* **What to work on**:
1: From the ivermectin transcript, return the part that opens with the words containing "I can't believe" and closes with "not statistically significant.", copied word for word.
2: In the ivermectin transcript, one speaker asks why one of the safest medicines known to man is punished. List every body named in that question as having to punish anyone using it.
3: Write what comes next in the ivermectin transcript, picking up right after its final sentence.
#### Reading text
So for instance, the NFL. When chronic traumatic encephalopathy, when those researchers started to highlight the fact that these retired football players were developing severe mental illnesses, rashes of suicides, and were becoming disabled because of tiny hemorrhages along the brain, What did the NFL do?
They embarked on a disinformation campaign and they used all the tactics.
They had bogus studies saying that it didn't exist.
They attacked the researchers who were trying to bring this forth to the public.
And they did a number of things trying to suppress this evidence that was inconvenient to their goals.
That's the NFL.
Now think of a global marketplace for vaccines and therapeutics.
And that is what my life became.
I had a front row seat to endless pervasive disinformation around ivermectin.
And I will tell you, they largely succeeded.
In most of the advanced health economies around the world, it's not recommended.
Most of those agencies, which are under the influence and control of the pharmaceutical industry, specifically do not recommend.
But get this, 25% of the planet lives in a country where ivermectin is broadly available, widely used, if not recommended by those governments.
So it's not the whole world, but I would tell you the advanced health economies of the world, they've done a really good job by controlling media and the agencies to dissuade doctors from using.
And they've done even more.
Now, if you try to prescribe it, first of all, the hospitals removed it from their formularies.
Jan, this drug was so toxic that they had to remove it from the formularies.
It's one of the safest drugs known to man, and yet they removed it, just like they remove hydroxychloroquine.
And so what I got to witness is not only the tactics that they deploy, but the power in which they hold, like how it rippled down, it rippled down to retail pharmacies, would not refill my prescriptions anymore.
No, it's not FDA approved.
By the way, as you mentioned, FDA doesn't have to approve it.
But now I have pharmacists parroting the fact that it's not FDA approved.
And I said, I know, it's a repurposed drug and I'm using it for COVID. And they say, I won't fill it.
It's too dangerous.
And that's the war that I've had to fight.
I'm just going to have to comment, because I've said this before in interviews, but how many billions of people have taken ivermectin for river blindness?
I think that's the use that I'm familiar with.
I mean, didn't someone win a Nobel Prize for it?
Well, yeah.
I can't believe we're still talking about this, and I'm still flummoxed.
Well, I'm glad you understand some of the perversions here.
I mean...
One of the safest medicines known to man and the government and the agencies and the pharmacy boards and the medical boards have to punish anyone using it?
You know, the funny thing is none of the studies show that it doesn't work.
Even the big trials that they used to say it doesn't work, if you actually look at the data, they all show benefits, just not statistically significant.
########
#### Extracted records
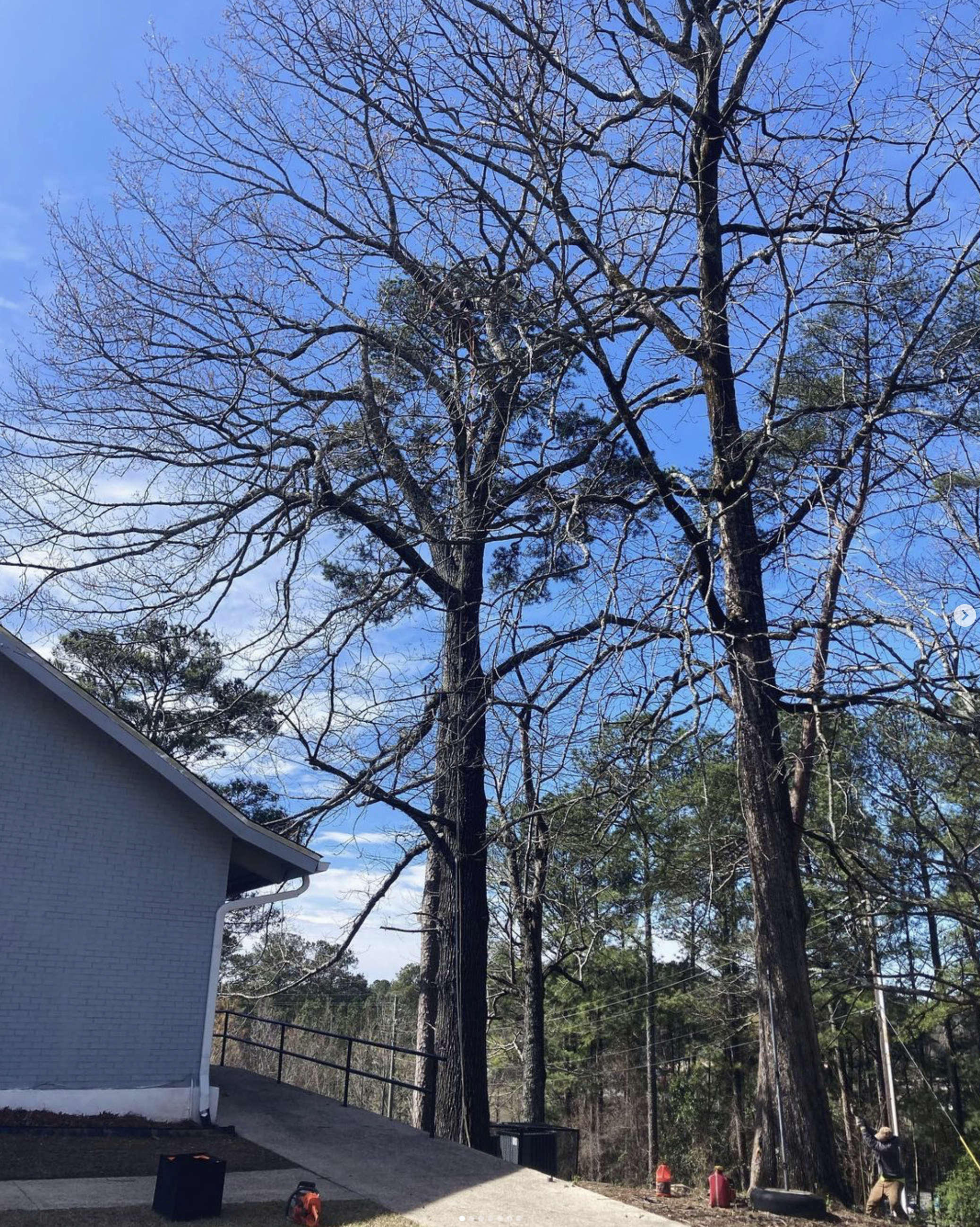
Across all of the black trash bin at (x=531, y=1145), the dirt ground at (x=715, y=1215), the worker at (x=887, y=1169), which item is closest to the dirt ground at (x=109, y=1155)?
the dirt ground at (x=715, y=1215)

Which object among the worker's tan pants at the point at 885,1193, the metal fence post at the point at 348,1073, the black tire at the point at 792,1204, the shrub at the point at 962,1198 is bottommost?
the shrub at the point at 962,1198

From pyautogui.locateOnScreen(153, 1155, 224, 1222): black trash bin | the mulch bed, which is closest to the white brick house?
the mulch bed

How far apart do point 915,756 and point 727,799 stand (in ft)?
35.3

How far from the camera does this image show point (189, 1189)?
707cm

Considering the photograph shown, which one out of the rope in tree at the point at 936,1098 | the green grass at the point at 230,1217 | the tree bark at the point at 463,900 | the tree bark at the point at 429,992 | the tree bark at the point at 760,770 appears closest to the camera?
the green grass at the point at 230,1217

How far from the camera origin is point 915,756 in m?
13.1

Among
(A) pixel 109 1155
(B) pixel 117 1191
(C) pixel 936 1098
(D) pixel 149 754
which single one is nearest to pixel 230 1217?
(B) pixel 117 1191

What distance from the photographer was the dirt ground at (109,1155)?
841 cm

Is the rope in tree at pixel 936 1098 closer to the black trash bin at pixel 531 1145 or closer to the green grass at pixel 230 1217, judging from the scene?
the black trash bin at pixel 531 1145

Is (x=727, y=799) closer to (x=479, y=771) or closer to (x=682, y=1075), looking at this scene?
(x=479, y=771)

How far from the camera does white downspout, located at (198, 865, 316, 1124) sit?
11.1 meters

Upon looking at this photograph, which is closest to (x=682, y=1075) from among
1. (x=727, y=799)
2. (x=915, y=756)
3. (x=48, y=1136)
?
(x=727, y=799)

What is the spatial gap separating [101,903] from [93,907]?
89mm

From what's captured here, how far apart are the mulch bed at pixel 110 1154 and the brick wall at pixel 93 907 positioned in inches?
38.9
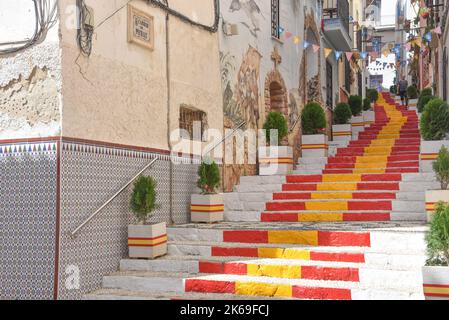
########
* **Answers by item number**:
1:
I can't believe we're still talking about this, and I'm still flummoxed.
Well, I'm glad you understand some of the perversions here.
I mean...
One of the safest medicines known to man and the government and the agencies and the pharmacy boards and the medical boards have to punish anyone using it?
You know, the funny thing is none of the studies show that it doesn't work.
Even the big trials that they used to say it doesn't work, if you actually look at the data, they all show benefits, just not statistically significant.

2:
the government
the agencies
the pharmacy boards
the medical boards

3:
But when you summarize the trials, they all show benefit.
But there's no evidence to show that it doesn't work.
Yet they won't allow you to use it.
So even if I were to give them, okay, let's say it's undetermined as of yet.
There's some data showing it's working, some that's not statistically significant.
Let's say it's not settled yet.
Is it okay that I use it until it's settled because it's so safe?
You would think on a risk-benefit analysis you'd be supported in that.
But that's the tell, though, Jan.
That's the tell.
The fact that they are absolutely...
Suppressing and basically making it illegal to use a risk-benefit approach in treating, it tells you that they're frightened about ivermectin.
Their goal is to make sure it's not used.
And that's not about the patient.
And the only way they can prevent patients from using it in this country is by going after the doctors.
And so we've become targets.
I just wanted to add, I learned recently that it actually was considered by the WHO, at least was, I don't know if it still is, one of the top ten most essential medicines.
I mean, again, one would think obviously.
But, you know, these are...
Jan, when ivermectin was discovered by Satoshi Mora, Professor Satoshi Mora in Japan, and they purified it, he discovered ivermectin, which was produced by a streptomyces bacteria, and they noticed this compound that the bacteria produced, it killed all the parasites in its circumference or in its area.
And then they tested it in the lab, and they found that it was killing parasites.
Yeah.
Then they purified it to avermectin and Merck produced it.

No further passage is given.